From the perspective of multi cluster tidb, although tidb provides the capacity of HTAP database horizontal expansion, it does not provide tenant isolation. As a result, it is impossible to put all the data of the whole company into one tidb cluster for business isolation, data level isolation and operation and maintenance guarantee (such as backup and recovery), Although tidb provides OLAP capability, if the data for AP operations are distributed in multiple clusters, it is still necessary to synchronize the data of multiple clusters from the outside to a database providing OLAP capability (which can be tidb), resulting in the problem solved by tidb through HTAP again. I think a feasible idea is to add a Google F1 layer on the tidb cluster. In this way, under a unified F1 layer, there can be many tidb clusters. Each tidb cluster is completely isolated. Each tidb cluster is equivalent to a tenant. The F1 layer provides metadata management, read-write request routing capability and AP capability across tidb clusters; Another idea is to solve it within tidb. Add the concept of tenants in the storage layer. Each tenant corresponds to a group of storage nodes, so that the storage layer between tenants is isolated, and the computing layer can do AP operations across tenants. Generally speaking, this is a problem that the storage layer wants resource isolation, but the computing layer wants a unified perspective. We look forward to the subsequent solutions of tidb.

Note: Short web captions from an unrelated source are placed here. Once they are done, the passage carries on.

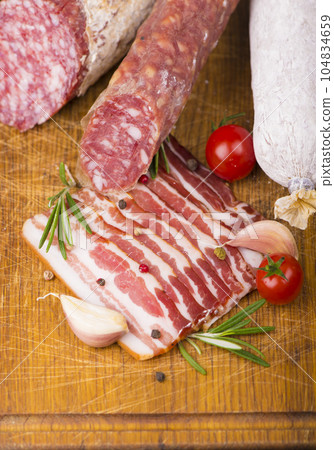 Various Smoked sausage with rosemary and peppercorns tomatoes and garlic 104834659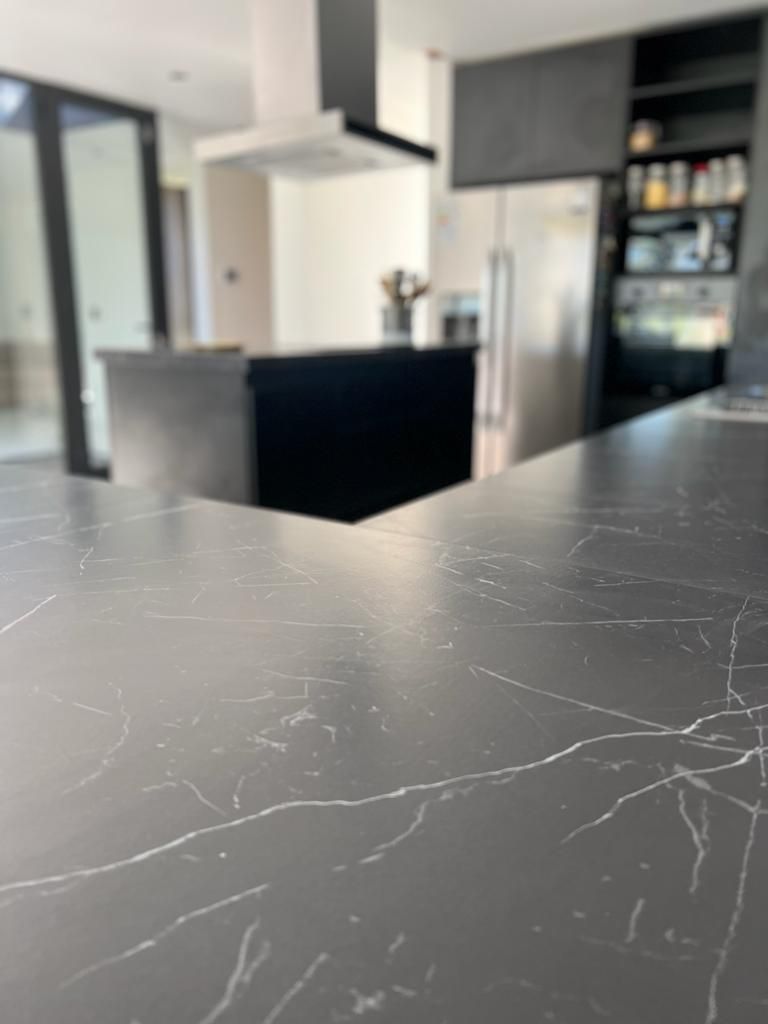 Primer plano de una encimera oscura con vetas blancas en una cocina moderna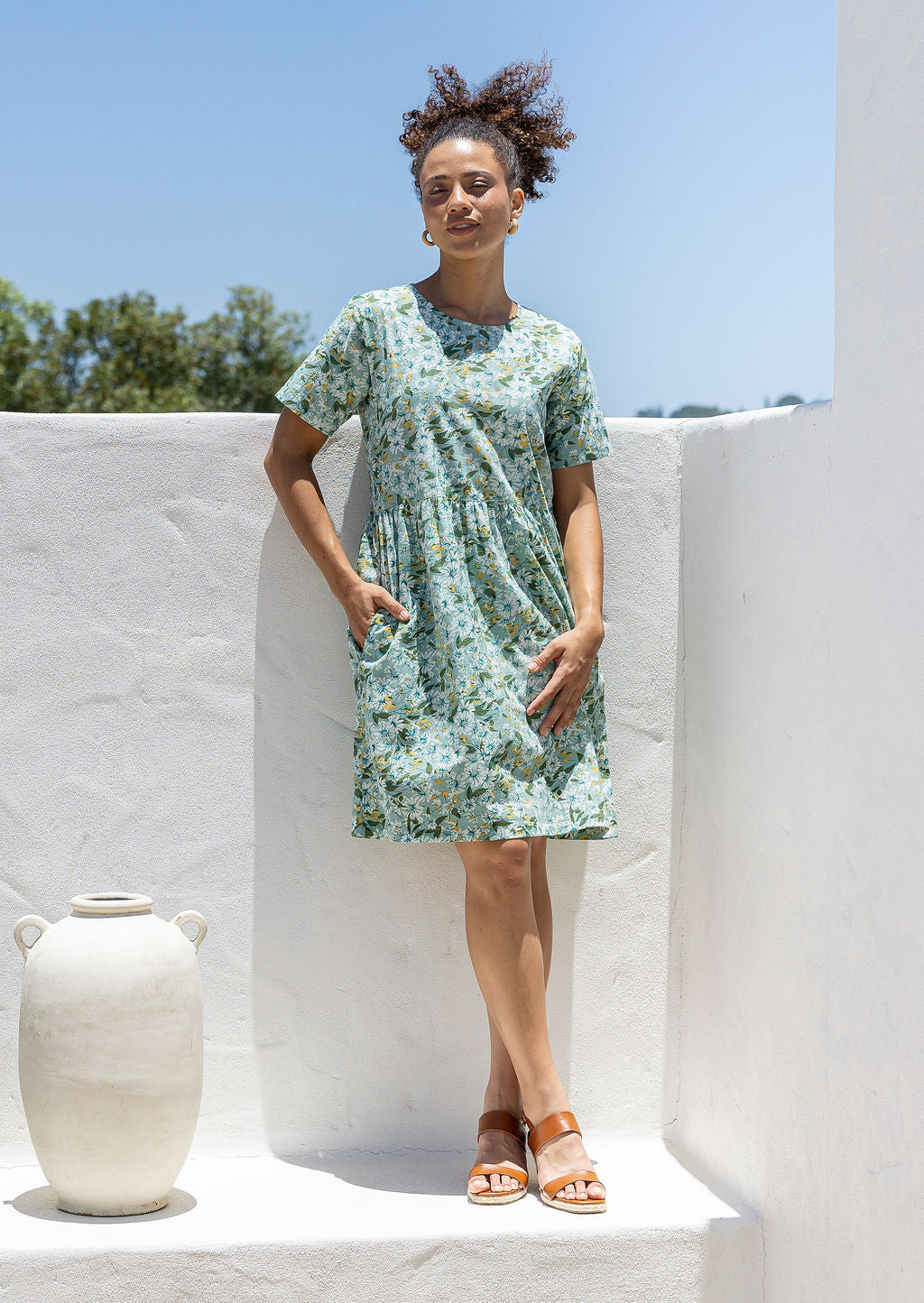 Woman wearing a above knee length floral cotton dress with short sleeves, pockets and round neckline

Finally, let’s talk about the value of this paper. Generally speaking, the value of engineering papers is different from that of academic papers. The contribution of engineering papers is not particularly great innovation in ideas and theories, but to tell you that this direction is feasible, and many uncertain explorations are reduced through deterministic engineering implementation. For example, the papers related to Google’s GFS, MapReduce and BigTable have little academic innovation. Almost all ideas and theories already exist, but it tells you that it is feasible to implement them distributed, which is of great significance and greatly promotes the popularization and development of distributed storage systems.

Therefore, as the first paper on the industrial implementation of real time HTAP distributed database in the industry, tidb hopes to accelerate the popularization and development of real time HTAP distributed database. From this level, this significance is very great.